Claiming that cultural heritage must be preserved for sustainable urban development and for the benefit of future generations is common practice in cultural heritage management and urban planning. But when cultural heritage is used as a resource in urban transformation processes, do current heritage practices, including archaeology, promote the socially sustainable urban futures they aim to achieve?
This research aims to generate new knowledge on how Swedish contract archaeology can contribute to sustainable urban development and goodliving environments in an informed and innovative manner. By adopting a broad perspective, I explore how cultural heritage is utilized as a resource in urban transformation and design processes to promote social sustainability. Employing an interdisciplinary theoretical framework, I examine how the social sustainability effects of current heritage practices, including archaeology, affect sustainable futures making. The research includes three case studies on urban transformation: the Caroli quarter in Malmö (1967–1973), the Valnötsträdet quarter in Kalmar (2008–2018), and the ongoing transformation of Kiruna town.

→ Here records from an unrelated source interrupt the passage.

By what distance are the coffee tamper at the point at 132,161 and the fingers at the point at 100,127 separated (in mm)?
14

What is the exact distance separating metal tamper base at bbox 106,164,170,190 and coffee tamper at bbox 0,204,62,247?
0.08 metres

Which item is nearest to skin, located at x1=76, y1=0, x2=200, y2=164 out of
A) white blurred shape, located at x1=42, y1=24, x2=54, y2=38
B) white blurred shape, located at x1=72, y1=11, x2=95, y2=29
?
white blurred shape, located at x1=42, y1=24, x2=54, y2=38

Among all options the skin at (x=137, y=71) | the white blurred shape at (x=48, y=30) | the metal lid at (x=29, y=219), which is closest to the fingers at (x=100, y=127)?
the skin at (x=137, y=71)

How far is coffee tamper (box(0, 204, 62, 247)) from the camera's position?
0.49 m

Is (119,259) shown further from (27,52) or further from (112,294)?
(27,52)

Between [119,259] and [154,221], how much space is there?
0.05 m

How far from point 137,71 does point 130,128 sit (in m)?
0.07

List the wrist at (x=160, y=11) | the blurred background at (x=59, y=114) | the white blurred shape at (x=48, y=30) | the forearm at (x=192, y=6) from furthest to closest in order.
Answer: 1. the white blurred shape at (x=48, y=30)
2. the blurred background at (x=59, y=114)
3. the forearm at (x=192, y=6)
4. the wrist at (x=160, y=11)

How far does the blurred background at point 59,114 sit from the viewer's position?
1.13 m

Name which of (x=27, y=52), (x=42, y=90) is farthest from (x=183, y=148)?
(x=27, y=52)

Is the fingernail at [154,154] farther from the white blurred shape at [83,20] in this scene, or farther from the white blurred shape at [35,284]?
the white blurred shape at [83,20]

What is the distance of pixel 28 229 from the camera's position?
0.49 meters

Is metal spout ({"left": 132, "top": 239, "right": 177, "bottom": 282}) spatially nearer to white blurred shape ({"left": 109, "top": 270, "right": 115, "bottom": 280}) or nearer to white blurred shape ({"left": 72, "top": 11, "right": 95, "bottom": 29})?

The results highlight how contradictions between legislation's focus on the past and cultural and urban planning's future-oriented goals institutionalize ideas about cultural heritage value and the perception that preservation is a sustainable heritage practice in itself. Consequently, archaeology is rarely seen as a process or practice that promotes social sustainability. Instead, focus is on the value of the built historic environment and stories about the past, assuming that using these elements in development and design processes will promote present and future sustainability values, such as attractiveness, security, social cohesion, and collective identities. However, the results show that expected social sustainability goals are rarely met due to a lack of citizen participation and a lack of understanding of what is required to achieve these goals in the present and for the imagined futures. I argue that to effect change, it is necessary to explore futures literacy in theory and practice, deepen comprehension of how archaeology and heritage practices contribute to social value, and broaden participation in discussions and decisions regarding how cultural heritage can be used as a resource in urban development processes.